> Extrait à lire
--------
Un étudiant risque-t-il de perdre ses allocations d’insertion après une session d’examens de janvier ratée? Une pratique des CPAS, qui demandent aux étudiants de leur communiquer leurs notes dès le début de l’année dans le cadre du PIIS, suscite en tout cas des craintes dans le secteur de l’enseignement. Pour soutenir les étudiants face à cette pression latente, le collectif «École en colère» a lancé un débat public et interpellé les centres publics d’action sociale.

Un étudiant risque-t-il de perdre ses allocations d’insertion après une session d’examens de janvier ratée? Une pratique des CPAS, qui demandent aux étudiants de leur communiquer leurs notes dès le début de l’année dans le cadre du Projet individualisé d’intégration sociale (PIIS), suscite en tout cas des craintes dans le secteur de l’enseignement. Pour soutenir les étudiants face à cette pression latente, le collectif «École en colère» a lancé un débat public et interpellé les centres publics d’action sociale.
--------
> Données fournies
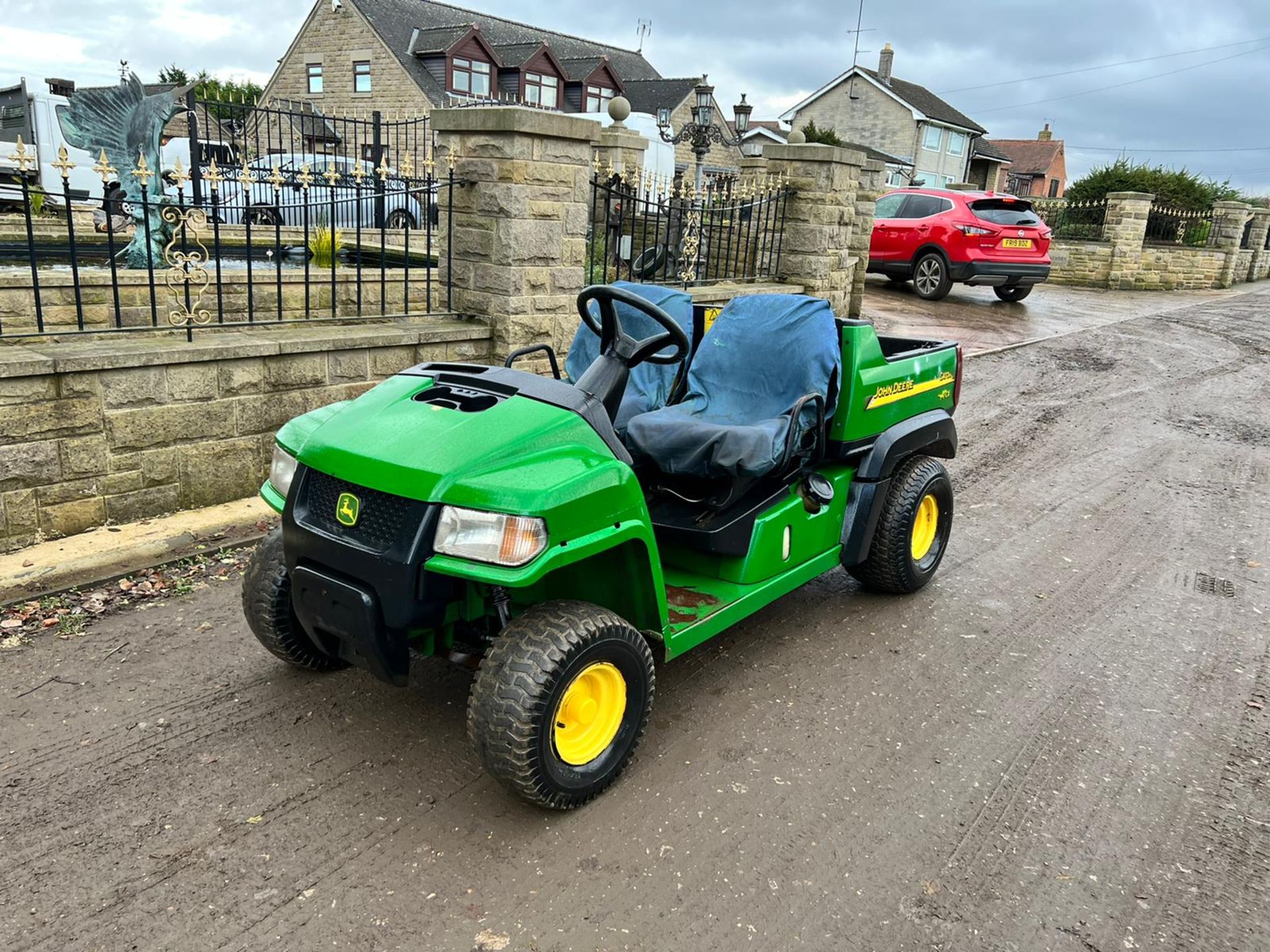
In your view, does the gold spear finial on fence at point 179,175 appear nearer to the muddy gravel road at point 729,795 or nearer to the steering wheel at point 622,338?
the muddy gravel road at point 729,795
--------
> Consigne
D'après l'extrait sur les allocations d'insertion des étudiants, quel collectif a lancé un débat public et interpellé les centres publics d'action sociale ?

> Réponse attendue
C'est le collectif «École en colère».